Internal Junior Fellow
October 2021 - July 2022

Room 02 008
Phone +49 (0)761 - 203 97340
Fax +49 (0)761 - 203 97451

CV

Dr. Sarah May is a cultural anthropologist. Based on ethnographic research she realizes cultural analyses within economic and political fields. Her focus lies on the study of material culture in its everyday dimension.

In her current research, she focuses on the field of "wood and crafts" with the aim to understand from the actors’ perspectives the practices and (attribution of) meanings in everyday work. She does ethnographic research in in the fields of wood construction, furniture making, and instrument making. She is particularly interested in the relationship between crafts:wo:menship and digitalization, competition and cooperation, economy and ecology, political governance and knowledge regimes of everyday life, as well as in the constitution of scarcity, resources and value.

Sarah May works as postdoctoral researcher at the Institute of Cultural Anthropology and European Ethnology at University of Freiburg. She studied cultural anthropology, rhetoric, italianistics and media studies at the Universities of Tübingen, Pisa and Perugia. In 2017, she earned her PhD in cultural anthropology at University of Tübingen with an ethnographic research on the local implementation of EU regulations in the area of culinary heritage/cultural property.

Selected Publications

  • 2021: Materielle Kultur und politische Steuerung. Konstellationen der Zukunftsgestaltung am Beispiel bioökonomischer Bestrebungen im Holzbau. In: Lukas Fehr, Reinhard Johler (ed.): Bioökonomie(n). Ethnografische Forschungszugänge und Felder. Tübingen: TVV, 77-105.
  • 2020: Digitale Arbeitskulturen. Rahmungen, Effekte, Herausforderungen. Berliner Blätter 82 (open access [LINK: https://www2.hu-berlin.de/ifeeojs/index.php/blaetter/issue/view/4]; ed. with Dennis Eckhardt, Martina Röthl, Roman Tischberger). Berlin.
  • 2020: Können. In: Sarah May. (Hg.): Alltag findet Stadt. Freiburg als Beispiel. Freiburger Studien zur Kulturanthropologie. Sonderband 4. Münster/New York: Waxmann, 76-85.

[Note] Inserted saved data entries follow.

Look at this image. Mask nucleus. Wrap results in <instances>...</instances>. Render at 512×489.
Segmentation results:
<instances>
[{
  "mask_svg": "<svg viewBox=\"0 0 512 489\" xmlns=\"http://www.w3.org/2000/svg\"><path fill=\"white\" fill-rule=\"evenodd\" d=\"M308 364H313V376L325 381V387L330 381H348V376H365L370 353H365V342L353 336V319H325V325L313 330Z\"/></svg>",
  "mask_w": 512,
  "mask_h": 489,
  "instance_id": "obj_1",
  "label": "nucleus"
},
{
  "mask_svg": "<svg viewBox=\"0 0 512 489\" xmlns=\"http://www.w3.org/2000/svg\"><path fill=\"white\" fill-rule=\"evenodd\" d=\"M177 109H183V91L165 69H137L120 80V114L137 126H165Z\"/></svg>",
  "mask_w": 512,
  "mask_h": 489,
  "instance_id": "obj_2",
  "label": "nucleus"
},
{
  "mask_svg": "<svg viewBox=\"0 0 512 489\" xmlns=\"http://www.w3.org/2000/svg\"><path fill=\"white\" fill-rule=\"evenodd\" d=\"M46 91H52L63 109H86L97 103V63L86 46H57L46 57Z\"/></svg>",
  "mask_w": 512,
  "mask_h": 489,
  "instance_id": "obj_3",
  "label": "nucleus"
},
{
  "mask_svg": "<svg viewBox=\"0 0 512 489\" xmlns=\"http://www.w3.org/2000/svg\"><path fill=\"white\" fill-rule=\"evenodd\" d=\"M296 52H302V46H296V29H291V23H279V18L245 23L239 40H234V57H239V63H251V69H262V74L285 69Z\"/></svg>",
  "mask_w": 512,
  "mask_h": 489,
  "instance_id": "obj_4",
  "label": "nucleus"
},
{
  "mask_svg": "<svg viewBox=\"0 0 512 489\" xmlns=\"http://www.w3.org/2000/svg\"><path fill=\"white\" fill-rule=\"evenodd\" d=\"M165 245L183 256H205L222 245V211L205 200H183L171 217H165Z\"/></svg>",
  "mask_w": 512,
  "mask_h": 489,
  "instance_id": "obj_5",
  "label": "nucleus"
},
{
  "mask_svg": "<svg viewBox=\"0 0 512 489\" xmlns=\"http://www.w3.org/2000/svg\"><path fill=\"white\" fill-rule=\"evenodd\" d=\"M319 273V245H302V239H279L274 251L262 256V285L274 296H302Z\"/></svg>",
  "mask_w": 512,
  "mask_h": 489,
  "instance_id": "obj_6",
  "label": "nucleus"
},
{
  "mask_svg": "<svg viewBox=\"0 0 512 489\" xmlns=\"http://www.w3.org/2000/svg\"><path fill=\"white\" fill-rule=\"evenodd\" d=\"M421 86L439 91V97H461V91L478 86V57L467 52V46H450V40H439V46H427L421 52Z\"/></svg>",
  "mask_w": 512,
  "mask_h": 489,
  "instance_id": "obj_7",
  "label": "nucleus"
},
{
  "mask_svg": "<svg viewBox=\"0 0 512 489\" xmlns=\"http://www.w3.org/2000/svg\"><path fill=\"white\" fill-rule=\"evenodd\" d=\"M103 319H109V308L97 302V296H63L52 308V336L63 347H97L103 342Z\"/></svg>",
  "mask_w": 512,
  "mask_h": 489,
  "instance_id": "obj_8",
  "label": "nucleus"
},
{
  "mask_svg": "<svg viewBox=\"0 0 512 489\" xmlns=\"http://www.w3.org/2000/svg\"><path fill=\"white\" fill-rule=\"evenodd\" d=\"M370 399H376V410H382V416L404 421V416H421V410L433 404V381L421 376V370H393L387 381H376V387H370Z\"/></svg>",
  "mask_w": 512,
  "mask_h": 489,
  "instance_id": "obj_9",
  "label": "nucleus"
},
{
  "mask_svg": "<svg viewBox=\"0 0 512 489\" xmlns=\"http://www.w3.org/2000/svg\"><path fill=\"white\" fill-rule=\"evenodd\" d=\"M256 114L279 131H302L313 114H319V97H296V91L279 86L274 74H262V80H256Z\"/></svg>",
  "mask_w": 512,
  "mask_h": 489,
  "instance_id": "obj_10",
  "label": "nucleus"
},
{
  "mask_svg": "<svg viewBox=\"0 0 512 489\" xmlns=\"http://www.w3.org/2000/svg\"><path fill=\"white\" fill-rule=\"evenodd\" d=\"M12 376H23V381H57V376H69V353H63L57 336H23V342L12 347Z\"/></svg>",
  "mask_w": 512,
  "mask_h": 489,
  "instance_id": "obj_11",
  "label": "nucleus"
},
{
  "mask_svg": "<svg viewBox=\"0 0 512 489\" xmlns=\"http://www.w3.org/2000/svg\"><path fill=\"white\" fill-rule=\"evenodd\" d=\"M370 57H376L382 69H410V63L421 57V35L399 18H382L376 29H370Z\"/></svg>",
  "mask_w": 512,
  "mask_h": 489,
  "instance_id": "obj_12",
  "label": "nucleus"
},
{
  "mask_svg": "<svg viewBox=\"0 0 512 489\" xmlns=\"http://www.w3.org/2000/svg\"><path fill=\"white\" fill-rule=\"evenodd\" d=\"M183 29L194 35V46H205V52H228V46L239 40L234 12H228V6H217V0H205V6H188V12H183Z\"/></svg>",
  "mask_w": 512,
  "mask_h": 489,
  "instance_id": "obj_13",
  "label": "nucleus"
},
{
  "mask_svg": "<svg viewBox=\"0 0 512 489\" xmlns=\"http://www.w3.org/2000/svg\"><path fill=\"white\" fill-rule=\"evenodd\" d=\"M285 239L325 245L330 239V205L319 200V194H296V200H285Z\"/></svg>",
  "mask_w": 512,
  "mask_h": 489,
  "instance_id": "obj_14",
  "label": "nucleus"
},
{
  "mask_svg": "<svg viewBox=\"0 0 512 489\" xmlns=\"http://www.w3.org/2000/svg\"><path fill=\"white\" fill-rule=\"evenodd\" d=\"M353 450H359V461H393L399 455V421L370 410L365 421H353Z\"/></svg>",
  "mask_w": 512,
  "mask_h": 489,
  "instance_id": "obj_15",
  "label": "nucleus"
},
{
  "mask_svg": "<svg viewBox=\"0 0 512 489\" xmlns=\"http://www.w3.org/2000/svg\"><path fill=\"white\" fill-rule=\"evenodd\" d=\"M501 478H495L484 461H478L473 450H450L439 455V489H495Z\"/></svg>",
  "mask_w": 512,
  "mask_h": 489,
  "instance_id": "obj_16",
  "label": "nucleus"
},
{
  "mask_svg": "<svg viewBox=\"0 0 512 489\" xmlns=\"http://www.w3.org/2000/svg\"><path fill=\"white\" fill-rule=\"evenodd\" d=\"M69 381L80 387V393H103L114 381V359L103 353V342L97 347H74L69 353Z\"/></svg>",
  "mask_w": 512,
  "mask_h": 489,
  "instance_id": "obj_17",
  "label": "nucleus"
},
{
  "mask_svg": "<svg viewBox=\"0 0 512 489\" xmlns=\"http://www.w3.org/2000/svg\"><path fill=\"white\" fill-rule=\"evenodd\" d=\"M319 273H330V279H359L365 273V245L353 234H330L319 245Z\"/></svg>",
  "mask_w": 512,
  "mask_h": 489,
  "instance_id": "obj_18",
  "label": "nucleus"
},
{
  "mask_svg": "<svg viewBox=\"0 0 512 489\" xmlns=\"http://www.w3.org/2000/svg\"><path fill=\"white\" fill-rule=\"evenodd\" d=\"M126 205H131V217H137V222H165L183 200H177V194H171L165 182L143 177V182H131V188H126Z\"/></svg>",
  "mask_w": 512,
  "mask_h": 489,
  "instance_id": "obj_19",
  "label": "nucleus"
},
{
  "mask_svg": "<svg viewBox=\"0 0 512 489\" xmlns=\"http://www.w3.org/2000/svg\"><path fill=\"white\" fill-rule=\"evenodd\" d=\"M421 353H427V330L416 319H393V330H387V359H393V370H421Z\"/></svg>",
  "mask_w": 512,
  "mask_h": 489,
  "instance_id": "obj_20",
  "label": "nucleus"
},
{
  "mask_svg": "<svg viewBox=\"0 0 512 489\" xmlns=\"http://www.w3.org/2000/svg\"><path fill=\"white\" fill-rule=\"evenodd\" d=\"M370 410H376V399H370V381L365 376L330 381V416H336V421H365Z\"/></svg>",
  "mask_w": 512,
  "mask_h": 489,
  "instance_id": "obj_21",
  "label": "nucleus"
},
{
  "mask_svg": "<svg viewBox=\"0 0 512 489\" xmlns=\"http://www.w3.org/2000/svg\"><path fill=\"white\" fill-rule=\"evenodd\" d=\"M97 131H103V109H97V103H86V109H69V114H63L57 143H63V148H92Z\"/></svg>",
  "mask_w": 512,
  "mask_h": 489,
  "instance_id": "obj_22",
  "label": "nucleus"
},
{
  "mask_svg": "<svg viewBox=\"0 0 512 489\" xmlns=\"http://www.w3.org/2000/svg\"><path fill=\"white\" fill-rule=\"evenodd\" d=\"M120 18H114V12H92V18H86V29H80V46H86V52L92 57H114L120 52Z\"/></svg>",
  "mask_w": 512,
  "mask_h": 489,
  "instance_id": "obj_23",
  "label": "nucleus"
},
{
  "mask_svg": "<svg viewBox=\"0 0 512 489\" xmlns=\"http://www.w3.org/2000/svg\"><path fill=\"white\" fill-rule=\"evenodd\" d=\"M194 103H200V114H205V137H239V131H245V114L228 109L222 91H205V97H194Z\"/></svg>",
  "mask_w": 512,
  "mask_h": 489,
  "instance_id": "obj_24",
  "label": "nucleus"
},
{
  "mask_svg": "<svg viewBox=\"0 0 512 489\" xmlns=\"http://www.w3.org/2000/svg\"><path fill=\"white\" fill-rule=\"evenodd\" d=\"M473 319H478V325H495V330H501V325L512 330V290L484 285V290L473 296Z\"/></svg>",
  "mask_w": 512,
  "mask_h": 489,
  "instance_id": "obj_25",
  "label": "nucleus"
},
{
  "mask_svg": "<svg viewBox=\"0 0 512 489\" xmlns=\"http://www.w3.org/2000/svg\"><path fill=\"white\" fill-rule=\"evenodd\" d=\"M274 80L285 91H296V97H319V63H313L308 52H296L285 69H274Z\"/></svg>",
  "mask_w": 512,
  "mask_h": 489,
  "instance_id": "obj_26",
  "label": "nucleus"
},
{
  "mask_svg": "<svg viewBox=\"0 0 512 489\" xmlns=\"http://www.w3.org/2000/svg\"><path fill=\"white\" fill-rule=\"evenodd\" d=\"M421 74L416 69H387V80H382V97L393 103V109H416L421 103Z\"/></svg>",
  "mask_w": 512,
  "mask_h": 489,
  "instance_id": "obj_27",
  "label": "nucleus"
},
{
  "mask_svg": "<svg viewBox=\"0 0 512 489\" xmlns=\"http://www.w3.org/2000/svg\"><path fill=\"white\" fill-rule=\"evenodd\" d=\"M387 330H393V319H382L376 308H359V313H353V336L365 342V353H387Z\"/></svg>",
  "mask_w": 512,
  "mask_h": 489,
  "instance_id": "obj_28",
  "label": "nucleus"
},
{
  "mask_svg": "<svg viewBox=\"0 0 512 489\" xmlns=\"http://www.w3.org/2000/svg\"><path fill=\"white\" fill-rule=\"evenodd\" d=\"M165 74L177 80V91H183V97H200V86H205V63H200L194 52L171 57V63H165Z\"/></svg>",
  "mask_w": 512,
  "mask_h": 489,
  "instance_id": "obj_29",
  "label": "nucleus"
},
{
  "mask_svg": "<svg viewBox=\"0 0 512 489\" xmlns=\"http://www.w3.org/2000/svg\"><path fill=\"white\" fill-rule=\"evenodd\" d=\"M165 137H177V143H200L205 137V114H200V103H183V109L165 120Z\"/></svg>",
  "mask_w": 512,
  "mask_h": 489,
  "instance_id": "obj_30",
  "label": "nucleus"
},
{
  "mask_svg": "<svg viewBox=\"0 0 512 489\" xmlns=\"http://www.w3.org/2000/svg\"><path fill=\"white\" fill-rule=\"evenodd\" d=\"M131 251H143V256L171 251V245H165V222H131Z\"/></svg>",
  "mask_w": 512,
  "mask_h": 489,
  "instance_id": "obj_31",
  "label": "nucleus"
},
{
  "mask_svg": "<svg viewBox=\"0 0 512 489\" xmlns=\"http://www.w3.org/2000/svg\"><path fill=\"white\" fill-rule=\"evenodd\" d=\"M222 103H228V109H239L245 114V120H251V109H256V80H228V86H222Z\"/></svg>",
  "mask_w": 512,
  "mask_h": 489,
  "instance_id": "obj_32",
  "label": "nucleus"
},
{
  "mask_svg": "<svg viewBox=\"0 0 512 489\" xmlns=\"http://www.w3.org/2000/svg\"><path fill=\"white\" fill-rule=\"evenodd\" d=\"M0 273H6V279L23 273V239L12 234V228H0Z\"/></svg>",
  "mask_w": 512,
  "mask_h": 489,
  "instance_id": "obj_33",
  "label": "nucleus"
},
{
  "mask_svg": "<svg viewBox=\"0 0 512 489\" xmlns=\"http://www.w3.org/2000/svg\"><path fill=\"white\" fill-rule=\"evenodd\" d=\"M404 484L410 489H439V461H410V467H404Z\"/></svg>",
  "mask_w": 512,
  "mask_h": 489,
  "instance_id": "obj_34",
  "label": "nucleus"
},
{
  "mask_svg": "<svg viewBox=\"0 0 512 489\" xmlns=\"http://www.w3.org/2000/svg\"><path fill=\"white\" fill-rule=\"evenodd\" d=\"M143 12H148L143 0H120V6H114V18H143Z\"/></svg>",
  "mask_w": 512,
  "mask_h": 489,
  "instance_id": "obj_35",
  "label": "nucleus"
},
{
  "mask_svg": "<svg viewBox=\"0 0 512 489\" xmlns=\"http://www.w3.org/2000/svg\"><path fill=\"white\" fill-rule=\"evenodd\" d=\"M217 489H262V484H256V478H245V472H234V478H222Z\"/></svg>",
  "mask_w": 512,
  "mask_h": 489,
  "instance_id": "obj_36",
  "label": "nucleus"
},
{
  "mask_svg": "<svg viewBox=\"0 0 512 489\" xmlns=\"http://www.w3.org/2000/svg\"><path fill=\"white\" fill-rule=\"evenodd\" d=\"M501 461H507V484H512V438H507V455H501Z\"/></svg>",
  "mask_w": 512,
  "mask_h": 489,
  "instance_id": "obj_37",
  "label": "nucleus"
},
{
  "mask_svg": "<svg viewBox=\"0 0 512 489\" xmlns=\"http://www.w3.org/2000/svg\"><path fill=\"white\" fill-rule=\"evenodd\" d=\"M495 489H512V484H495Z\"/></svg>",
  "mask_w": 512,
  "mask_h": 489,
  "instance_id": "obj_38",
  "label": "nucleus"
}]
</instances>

  • 2020: Kultur. In: Timo Heimerdinger, Markus Tauschek (ed.): Kulturtheoretisch argumentieren. Ein Arbeitsbuch. Münster/New York: utb, 237-270.
  • 2018: Wood. Regarding economies and policies through the eyes of a cultural anthropologist. In: Journal of European Ethnology and Cultural Analyses (JEECA) 2018, 3 (2), 193-214.

FRIAS Research Project

Going Digital in the Woodworking Crafts

Due to digitalizing processes, there are grave frictions in contemporary working cultures. With the aim to understand digitalization in its cultural dimensions, this project realizes an ethnographic-comparative analysis by focusing on everyday activities in carpentries, joineries and musical instrument workshops in order to reveal transformations of working practices, knowledge and self-images of actors involved in the creation, application and prevention of digitalizing processes.

To understand the cultural dimensions of the digitalization of work, the focus on the woodworking crafts is particularly fruitful as (1) the woodworking craft is mainly organized in small and medium-sized enterprises that face – in contrast to large industrial companies or sole traders – special organizational and economic challenges around digitalizing processes. (2) Craftspeople hold an incorporated knowledge, which is the result of experience and which corresponds to specific material knowledge learned by hand. The implementation of digital processes is requiring that this implicit knowledge be made explicit. Further, new skills for technical and computer-aided work must be developed.

The project understands digitalization not only in terms of new technology-based production, but also in terms of participation and creation. With this approach and its focus on crafts, it enriches the interdisciplinary discourse on digitalization of work and knowledge.